> [Фрагмент текста]

§ §

Не зря Толстой назвал Шестова циником, да еще и искренним! Как Харон философа в «Диалогах в царстве мертвых», так Шестов Толстого заставил срывать с себя «маститость — и нависшие над впавшими глазами брови, и старческую бороду, все внешние символы мудрости и учительства».

Да и сам Толстой — циник, раз уж он проповедовал простоту жизни, презрение к условностям, отказ от культуры. Именно этому учили древние киники (циники): Диоген, Менипп, Антисфен и прочие. Разве что цинизм Толстого и Шестова — особый, библейский, замешанный на страхе Божием и надежде на спасение. Потому не смеются они легким смехом, расставаясь с жизнью.

*  *  *

1 января 1938 года Бенжамен Фондан, ученик и друг Шестова, нашел своего учителя больным в постели. Позже Фондан запишет в своем дневнике:

 

Шестов утомлен, похудел, голос слабый. Политические события последнего времени — вступление Гитлера в Австрию, преследование евреев, московские процессы — его очень волнуют. Как всегда, все его существо отзывается на эти грубо поставленные действительностью проблемы: «Гитлер вступил в Австрию. Я вынужден признать, что случилось так, как должно было случиться. Вынужден, но не убежден».

§ §

[Записи набора данных]
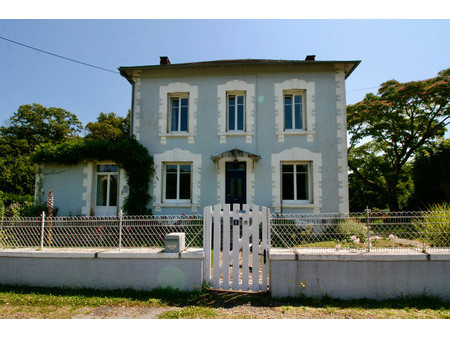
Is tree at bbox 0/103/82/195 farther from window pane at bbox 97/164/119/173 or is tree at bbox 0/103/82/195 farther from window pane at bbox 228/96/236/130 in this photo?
window pane at bbox 228/96/236/130

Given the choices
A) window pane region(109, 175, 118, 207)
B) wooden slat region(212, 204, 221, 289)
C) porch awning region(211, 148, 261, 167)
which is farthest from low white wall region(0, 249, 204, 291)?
window pane region(109, 175, 118, 207)

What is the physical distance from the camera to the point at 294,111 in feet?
35.8

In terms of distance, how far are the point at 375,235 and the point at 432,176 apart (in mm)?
12857

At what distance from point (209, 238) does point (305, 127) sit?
303 inches

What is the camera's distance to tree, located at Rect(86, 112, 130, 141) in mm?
25000

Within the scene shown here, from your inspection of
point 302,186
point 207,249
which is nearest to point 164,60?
point 302,186

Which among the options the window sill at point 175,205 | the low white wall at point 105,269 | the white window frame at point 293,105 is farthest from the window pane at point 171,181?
the low white wall at point 105,269

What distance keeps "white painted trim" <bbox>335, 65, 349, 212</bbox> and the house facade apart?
0.04 meters

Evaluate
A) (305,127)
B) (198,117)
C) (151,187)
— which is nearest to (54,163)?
(151,187)

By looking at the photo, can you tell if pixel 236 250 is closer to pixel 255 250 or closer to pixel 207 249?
pixel 255 250

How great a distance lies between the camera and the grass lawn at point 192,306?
3633 mm

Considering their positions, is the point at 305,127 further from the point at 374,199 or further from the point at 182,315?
the point at 374,199

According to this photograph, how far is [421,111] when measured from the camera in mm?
15391

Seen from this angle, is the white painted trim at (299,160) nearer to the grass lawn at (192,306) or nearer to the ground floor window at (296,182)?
the ground floor window at (296,182)
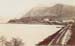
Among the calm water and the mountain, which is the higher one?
the mountain

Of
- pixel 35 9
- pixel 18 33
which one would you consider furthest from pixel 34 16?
pixel 18 33

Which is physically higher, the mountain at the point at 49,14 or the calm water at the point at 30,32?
the mountain at the point at 49,14

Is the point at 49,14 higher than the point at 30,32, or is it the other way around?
the point at 49,14

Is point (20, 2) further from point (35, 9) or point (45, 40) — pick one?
point (45, 40)
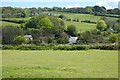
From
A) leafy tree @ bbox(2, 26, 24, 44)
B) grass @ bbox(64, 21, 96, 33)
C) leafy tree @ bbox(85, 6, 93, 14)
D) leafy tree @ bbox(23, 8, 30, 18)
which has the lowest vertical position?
leafy tree @ bbox(2, 26, 24, 44)

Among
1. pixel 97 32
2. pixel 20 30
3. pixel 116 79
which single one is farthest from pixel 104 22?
pixel 116 79

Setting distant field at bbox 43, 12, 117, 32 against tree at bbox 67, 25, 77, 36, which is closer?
tree at bbox 67, 25, 77, 36

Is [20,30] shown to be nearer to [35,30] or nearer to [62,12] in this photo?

§ §

> [Задание A]
Изложите фрагмент о Шестове и Толстом в двух предложениях.
> [Задание B]
Продолжите фрагмент о Шестове и Толстом, начав сразу после его последнего предложения.
Строки для этой работы не понадобятся.

> [Итоговый ответ A]
Толстой назвал Шестова искренним циником, но и сам Толстой был циником, поскольку, как древние киники, проповедовал простоту жизни, презрение к условностям и отказ от культуры; впрочем, цинизм обоих особый, библейский, замешанный на страхе Божием и надежде на спасение. Бенжамен Фондан, ученик и друг Шестова, нашел учителя больным, утомленным и похудевшим, очень взволнованным вступлением Гитлера в Австрию, преследованием евреев и московскими процессами.

> [Итоговый ответ B]
 

В Булони, предместье французской столицы, Лев Исаакович мог чувствовать себя в безопасности. Даже вступление Гитлера в Австрию не помешало выходу книги Шестова «Афины и Иерусалим» на немецком языке в венском издательстве. Он мог бы болеть спокойно, но покоя не было. Вместо покоя был ужас, о котором он говорил Фондану:

 

Вот уже четверть века, как мы переживаем непрерывные ужасы. Но до сих пор все же нам лично удавалось спасаться от страшного, и страшное выпадало на долю других. Что творилось и творится в России, где люди отданы во власть Сталиных и Ежовых! Миллионы людей, даже десятки миллионов — среди них несчетное количество детей — гибли и гибнут от голода, холода, расстрелов. То же в Китае. И рядом с нами в Испании, а потом в Германии, в Австрии. Действительно, остается только глядеть и холодеть, как Иван Ильич. Но у самого Толстого рассказ кончается неожиданными словами: вместо смерти был свет. Что они значат? Кто уполномочил Толстого сказать такое?

 

Действительно, Ивану Ильичу ничего не оставалось, как только «холодеть».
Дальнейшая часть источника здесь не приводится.